王太子殿下の溺愛遊戯~ロマンス小説にトリップしたら、たっぷり愛されました~

「ヴェッカーズ伯爵。察しの通り、俺にはあなたに協力をお願いしなければいけない理由があるし、そのためなら何でもする。だが、彼女を取引の材料にするようなマネはナシだ」


ランバートを見据える男の静かな声には、微かな怒りと非難が込められていた。


(艶やかな黒い髪に、不思議な青い瞳……もしかして、この人……)


自分を抱きしめる男は、もしかしたらこの国の王太子ではないかと思い至った。


つまり、王子さまである。


これまで直接王子に会ったことはなかったが、ウィルフレッドと仲のいい従兄弟である彼なら、エリナの容姿を知っていても不思議ではない気がする。
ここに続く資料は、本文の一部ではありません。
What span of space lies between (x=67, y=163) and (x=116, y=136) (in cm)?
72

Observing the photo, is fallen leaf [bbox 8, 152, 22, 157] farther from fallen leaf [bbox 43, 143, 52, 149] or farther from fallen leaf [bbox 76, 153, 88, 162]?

たぶん、ウィルフレッドの話に聞いたことがあったのだろう。


それなら先程の"やっと会えた"という言葉の意味もわかるし、エリナを庇うようにして怒ってくれるのにも納得だった。


「ランス公爵と殿下のお気に入りの女性ですか。ますますそそると言ったら、王子はお怒りになるかな?」


ランバートの挑発とも取れる物言いに、王子は低く毒づきながら、エリナを庇うように背中に隠した。